Sofia vive in Marocco. La sua famiglia sta per concludere un accordo che permetterà quel salto sociale, quella pace economica di cui ha bisogno. Ma proprio durante un pranzo di famiglia, che sta per sancire gli accordi giusti tra il padre e il cognato, Sofia non si sente bene. E lì in cucina si consuma la verità: Lena, sua cugina e futura oncologa, la raggiunge e scopre la verità nascosta. Sofia sta per partorire. Con la scusa del mal di stomaco Lena porta la cugina in ospedale, ma l’unica realtà ospedaliera che può chiudere un occhio sul codice penale, che stabilisce la prigione per i rapporti al di fuori del matrimonio, è quella dove lavora lei. Chi sarà il padre di quella bambina? La ricerca del possibile padre, un disoccupato orfano di padre che vive in un quartiere povero di Casablanca, avvia, inesorabilmente, il vero motore del film.

Nel bell’esordio nel lungometraggio di Meryem Benm’Barek, regista marocchina che vive in Francia (premio per la migliore sceneggiatura nella sezione Un certain regard del Festival di Cannes) la storia si sviluppa attraverso momenti e confessioni inaspettate e dipinge un quadro non edulcorato di un Marocco che cerca di costruire il suo futuro. Però le vere sbarre non sembrano tanto le leggi, i codici o il peso sociale affidato agli uomini. Il vero limite in cui tutti i personaggi si scontrano è la libertà, non solo di genere, ma quella soggiogata dalla ricerca del potere e limitata dal divario sociale.

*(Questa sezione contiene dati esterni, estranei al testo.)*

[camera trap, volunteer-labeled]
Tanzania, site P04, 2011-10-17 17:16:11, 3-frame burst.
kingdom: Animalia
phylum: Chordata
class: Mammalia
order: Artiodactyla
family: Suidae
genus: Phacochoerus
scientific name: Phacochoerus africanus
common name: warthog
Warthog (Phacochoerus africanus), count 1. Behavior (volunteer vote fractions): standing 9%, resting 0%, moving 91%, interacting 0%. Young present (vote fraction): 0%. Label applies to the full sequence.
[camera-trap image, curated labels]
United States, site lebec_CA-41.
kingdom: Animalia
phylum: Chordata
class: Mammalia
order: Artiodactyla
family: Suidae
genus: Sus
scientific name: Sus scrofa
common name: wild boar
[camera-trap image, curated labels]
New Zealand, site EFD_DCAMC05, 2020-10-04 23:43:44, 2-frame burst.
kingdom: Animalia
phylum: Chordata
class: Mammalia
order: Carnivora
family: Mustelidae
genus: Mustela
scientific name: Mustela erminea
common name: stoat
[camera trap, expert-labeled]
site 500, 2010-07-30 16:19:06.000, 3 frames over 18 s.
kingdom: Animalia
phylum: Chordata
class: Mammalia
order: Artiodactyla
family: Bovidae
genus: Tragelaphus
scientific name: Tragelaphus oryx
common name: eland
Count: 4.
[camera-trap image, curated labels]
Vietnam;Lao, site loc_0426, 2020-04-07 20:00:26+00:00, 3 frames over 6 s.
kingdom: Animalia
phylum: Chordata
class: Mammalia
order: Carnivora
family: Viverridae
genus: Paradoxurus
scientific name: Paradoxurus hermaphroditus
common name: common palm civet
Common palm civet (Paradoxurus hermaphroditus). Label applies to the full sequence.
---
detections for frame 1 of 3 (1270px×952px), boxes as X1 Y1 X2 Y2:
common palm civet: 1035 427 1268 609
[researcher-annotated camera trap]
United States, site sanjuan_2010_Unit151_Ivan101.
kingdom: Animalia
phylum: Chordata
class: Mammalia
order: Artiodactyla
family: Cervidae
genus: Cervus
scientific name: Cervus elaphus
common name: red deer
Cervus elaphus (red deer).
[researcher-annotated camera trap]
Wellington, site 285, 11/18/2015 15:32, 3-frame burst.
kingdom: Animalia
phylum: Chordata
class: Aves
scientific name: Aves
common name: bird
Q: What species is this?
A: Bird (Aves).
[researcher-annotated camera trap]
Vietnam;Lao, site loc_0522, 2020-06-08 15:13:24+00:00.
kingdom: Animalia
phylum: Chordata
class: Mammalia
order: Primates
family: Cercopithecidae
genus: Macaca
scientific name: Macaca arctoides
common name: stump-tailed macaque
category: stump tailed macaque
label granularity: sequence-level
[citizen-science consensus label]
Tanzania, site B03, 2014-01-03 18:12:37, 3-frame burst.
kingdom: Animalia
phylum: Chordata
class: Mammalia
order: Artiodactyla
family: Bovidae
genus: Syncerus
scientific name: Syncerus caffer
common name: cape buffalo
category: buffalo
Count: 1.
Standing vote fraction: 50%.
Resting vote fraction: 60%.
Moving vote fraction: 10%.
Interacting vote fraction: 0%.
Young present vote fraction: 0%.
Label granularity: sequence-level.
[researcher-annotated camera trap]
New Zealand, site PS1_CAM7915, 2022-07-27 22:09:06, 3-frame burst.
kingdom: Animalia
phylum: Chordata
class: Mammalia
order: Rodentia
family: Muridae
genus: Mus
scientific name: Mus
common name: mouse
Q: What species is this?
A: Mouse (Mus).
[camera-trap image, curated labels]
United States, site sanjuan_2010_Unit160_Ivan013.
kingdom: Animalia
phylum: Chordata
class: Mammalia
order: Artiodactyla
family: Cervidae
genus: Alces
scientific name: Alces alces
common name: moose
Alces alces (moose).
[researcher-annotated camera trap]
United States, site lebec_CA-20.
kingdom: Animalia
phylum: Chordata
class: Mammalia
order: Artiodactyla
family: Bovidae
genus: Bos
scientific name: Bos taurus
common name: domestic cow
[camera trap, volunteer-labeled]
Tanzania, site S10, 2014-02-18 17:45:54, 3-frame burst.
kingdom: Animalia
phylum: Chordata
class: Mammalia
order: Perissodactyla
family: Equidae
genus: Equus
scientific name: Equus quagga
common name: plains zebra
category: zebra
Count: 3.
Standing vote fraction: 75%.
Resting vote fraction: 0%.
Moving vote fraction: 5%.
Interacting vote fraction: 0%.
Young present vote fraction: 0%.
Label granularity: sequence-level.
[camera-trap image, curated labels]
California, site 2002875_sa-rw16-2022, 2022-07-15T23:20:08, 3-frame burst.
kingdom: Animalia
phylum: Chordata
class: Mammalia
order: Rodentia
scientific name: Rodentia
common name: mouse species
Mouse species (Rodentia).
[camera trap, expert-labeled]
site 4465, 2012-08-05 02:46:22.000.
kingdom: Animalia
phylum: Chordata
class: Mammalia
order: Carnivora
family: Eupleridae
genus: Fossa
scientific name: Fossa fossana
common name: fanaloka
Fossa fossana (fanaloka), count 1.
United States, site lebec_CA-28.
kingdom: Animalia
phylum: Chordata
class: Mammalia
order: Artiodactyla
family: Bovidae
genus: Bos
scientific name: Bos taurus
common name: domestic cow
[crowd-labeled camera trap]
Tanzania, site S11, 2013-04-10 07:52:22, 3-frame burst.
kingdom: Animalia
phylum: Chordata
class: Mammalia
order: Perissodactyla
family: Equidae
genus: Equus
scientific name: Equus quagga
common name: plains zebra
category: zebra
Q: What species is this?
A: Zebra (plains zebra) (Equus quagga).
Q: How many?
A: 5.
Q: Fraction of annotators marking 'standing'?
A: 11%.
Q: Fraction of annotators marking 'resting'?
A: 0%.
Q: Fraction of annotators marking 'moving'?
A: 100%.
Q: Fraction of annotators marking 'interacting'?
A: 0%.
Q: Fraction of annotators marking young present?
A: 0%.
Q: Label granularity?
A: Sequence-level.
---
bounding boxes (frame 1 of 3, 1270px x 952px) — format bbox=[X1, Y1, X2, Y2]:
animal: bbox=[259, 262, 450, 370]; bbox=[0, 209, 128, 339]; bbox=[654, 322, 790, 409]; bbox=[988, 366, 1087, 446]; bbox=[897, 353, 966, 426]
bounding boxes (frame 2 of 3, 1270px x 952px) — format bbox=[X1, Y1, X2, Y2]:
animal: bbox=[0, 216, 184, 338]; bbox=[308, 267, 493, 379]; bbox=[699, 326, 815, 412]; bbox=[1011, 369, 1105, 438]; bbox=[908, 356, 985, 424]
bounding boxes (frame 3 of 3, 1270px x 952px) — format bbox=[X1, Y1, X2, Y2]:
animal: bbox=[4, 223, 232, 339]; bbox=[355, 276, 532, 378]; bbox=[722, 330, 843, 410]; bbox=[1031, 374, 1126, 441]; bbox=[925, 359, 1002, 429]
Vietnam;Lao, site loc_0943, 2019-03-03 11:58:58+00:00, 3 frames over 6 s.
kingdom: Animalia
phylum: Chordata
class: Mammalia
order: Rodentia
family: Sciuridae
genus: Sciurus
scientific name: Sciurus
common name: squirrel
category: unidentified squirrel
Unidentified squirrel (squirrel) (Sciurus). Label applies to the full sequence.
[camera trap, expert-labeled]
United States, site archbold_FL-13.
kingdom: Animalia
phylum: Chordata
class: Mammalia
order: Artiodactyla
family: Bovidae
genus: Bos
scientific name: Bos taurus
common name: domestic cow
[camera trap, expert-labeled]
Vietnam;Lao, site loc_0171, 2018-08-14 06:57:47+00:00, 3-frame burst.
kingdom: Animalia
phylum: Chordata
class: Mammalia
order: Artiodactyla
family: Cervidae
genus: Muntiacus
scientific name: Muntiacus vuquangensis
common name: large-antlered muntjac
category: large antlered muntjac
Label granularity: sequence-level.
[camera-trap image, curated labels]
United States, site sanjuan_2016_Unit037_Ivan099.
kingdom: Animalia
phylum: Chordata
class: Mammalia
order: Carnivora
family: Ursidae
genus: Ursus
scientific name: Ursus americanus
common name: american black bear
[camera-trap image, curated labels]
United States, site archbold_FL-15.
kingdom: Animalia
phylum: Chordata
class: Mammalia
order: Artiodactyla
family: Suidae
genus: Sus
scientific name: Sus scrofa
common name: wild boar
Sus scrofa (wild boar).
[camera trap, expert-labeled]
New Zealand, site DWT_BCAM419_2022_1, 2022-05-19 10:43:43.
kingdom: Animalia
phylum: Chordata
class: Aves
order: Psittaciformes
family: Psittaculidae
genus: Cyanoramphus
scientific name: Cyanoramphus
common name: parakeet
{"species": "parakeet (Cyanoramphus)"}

La macchina da presa di Meryem Benm’Barek si muove nei quartieri marocchini e nelle stanze interne dove gli uomini determinano il futuro delle donne e dove i ricchi hanno forza decisionale. Ma quello che si scopre, pian piano che entriamo di più nella storia e nelle vite dei personaggi, è che le donne, apparentemente senza un’attiva identità sociale, sono le vere protagoniste della scena. Sono quelle che sciolgono i legami, scelgono il futuro, manovrano gli altri per costruire una realtà perfetta, densa di quella forma che orienta le relazioni verso una verità esterna e finta. La neonata, elemento scatenante della storia, esiste, piange, ha fame, ma non ha nessuna importanza né spazio narrativo.

Meryem è una regista e sa quali sono i meccanismi che scatenano l’empatia tra la storia e lo spettatore; eppure non punta a realizzare un film sulla tenerezza. Mira a far comprendere che la realtà è una struttura complessa e mai facilmente decodificabile. Ci si può facilmente sorprendere dagli eventi, ma quali sono quelli che veramente si subiscono, si accettano? Sofia sembra una vittima mediocre della società, resa fragile dalla vita: man mano che si sviluppa la storia (la regista ha ammesso che deve molto del suo cinema ai primi film dell’iraniano Asghar Farhadi, premio Oscar con Una separazione e Il cliente), si scopre che la verità non può mai essere chiusa in un angolo o osservata. Che le nostre azioni e decisioni rischiano di subire il fascino leggero, prima, e il pesante fardello, poi, del potere.